Seven homes and two historic churches in Salt Lake City’s Marmalade neighborhood will be featured Saturday, May 10, during the 43rd Annual Homes Tour.
The homes reflect the eclectic nature of the Marmalade, an area where the streets were originally named after fruits and nuts, according to Kirk Huffaker, president of the Utah Heritage Foundation, which sponsors the tour. Some of the streets still have the historic names, and many of the homes retain their historic elements.
2014 Heritage Awards for Restoration and Renovation
Each year, the Utah Heritage Foundation recognizes projects, organizations and individuals that exemplify excellence in historic preservation. This year’s Heritage Awards Recipients will be honored during a banquet at The Leonardo in Salt Lake City on Thursday, May 8. Cocktails and silent auction begin at 6 p.m., with dinner and awards ceremony at 8 p.m.
The 2014 winners are:
Downtown Developers for The Salt Lake Tribune Building, Salt Lake City
Draper City for the Day Barn, Draper
Stabilization, restoration or renovation
Allen Family for the CC Keller Building, Ogden
Jim Laub for Herm’s Inn, Logan
Scott and Connie Maves, 1341 E. Michigan Ave., Salt Lake City
Craig Paulsen for the Baxter House, Spring City
Jim and Mel Robertson, 929 Park Ave., Park City
Kelly and Macae Wanberg, Grantsville Church, Grantsville
Wasatch Academy for Liberal Hall, Mount Pleasant
Beverly Hanson and Myron Willson, 1025 E. Herbert Ave., Salt Lake City
Gordon Wood for the Brinton-Dahl House, Salt Lake City
Ladies’ Literary Club, Salt Lake City
Utah Center for Architecture, Salt Lake City
Lucybeth Rampton Lifetime Achievement Award
Cindy Cromer, Salt Lake City
Home sweet home in the Marmalade
Seven homes and two historic churches in Salt Lake City’s Marmalade neighborhood will be featured during the 43rd annual Homes Tour, sponsored by Utah Heritage Foundation.
When » Saturday, May 10, 10 a.m. to 4 p.m.
Where » Tours start at the Old Rock Church, 413 N. West Capitol St.
Tickets » $20 per person in advance and for foundation members; or $25 on the day of the tour
Details » 801-533-0858 ext. 107 or www.utahheritagefoundation.org
"Settled in the early days of Salt Lake City, the Marmalade neighborhood is distinguished from others by steep, narrow, angular streets, mature landscaping and a surprising variety of vintage residential buildings," Huffaker said. "The homes on the tour reflect styles of architecture that make the area so fun and interesting."

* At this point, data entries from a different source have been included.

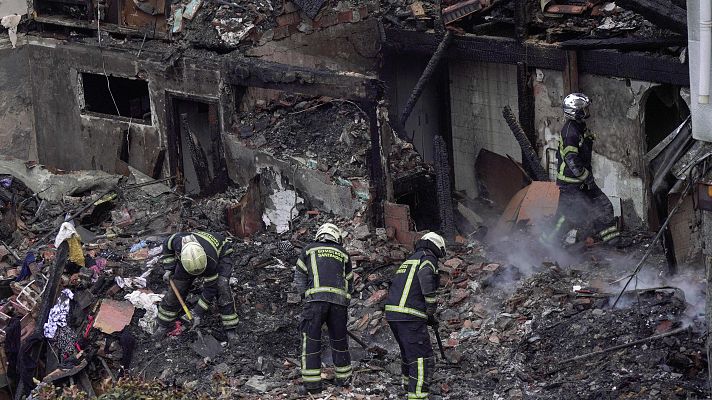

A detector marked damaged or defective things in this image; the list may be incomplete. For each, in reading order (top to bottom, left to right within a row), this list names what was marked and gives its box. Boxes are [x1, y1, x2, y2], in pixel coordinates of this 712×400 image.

burnt wooden beam [616, 0, 688, 34]
burnt wooden beam [225, 56, 386, 101]
burnt wooden beam [384, 27, 688, 85]
broken concrete slab [0, 156, 119, 200]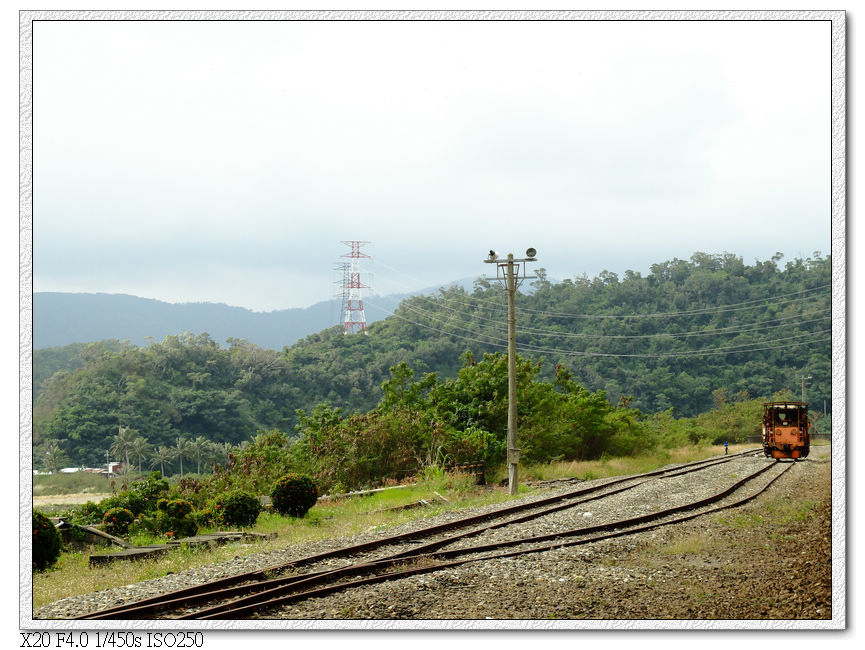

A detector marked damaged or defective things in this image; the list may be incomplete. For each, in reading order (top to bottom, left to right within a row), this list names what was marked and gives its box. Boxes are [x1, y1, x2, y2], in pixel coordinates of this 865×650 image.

rusty train car [764, 398, 808, 458]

The docent-led tours run from 10 a.m. to 4 p.m. and are part of the foundation’s annual three-day Preservation Conference. On Thursday, May 8, the 2014 Heritage Awards recipients will be honored during a banquet at The Leonardo in Salt Lake City (see the accompanying list of award recipients).
The conference continues Friday, May 9, at the Salt Lake Masonic Temple, with educational seminars from 8:30 a.m. to 3:30 p.m. Charles Belfoure, an architect and author of "The Paris Architect," is keynote speaker at 11 a.m.

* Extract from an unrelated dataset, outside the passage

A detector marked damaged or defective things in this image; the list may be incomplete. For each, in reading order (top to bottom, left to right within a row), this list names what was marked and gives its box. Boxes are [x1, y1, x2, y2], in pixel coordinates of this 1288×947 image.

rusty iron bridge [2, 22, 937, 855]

But the highlight for most is the tour, which includes a home owned by Richard Vaughen Morris. It was built to resemble the letter I — a common rural style popular in the Midwest. It has a formal, central passage that connects to rooms on each side of the hall on two stories.
The neighborhood also includes many examples of early two-family homes, or duplexes, as well as some of the most distinctive historic Mormon meetinghouses in the area, two of which will be open for touring.
Huffaker said that while this neighborhood is a modest monument to the skill, taste and resourcefulness of its pioneer inhabitants, Utahns should not overlook the modern contributions — the urban pioneers who embarked on an ambitious agenda to revitalize the district by living there and, through restoration, recapturing the worth and beauty of the area’s older homes.
Tickets are $20 in advance and $25 the day of. Tour participants can get a discount if they also purchase tickets for the Salt Lake Modern Tour on June 14. That tour will feature homes in the upper Avenues developed starting in the early 1950s and known as North Hills and Northcrest.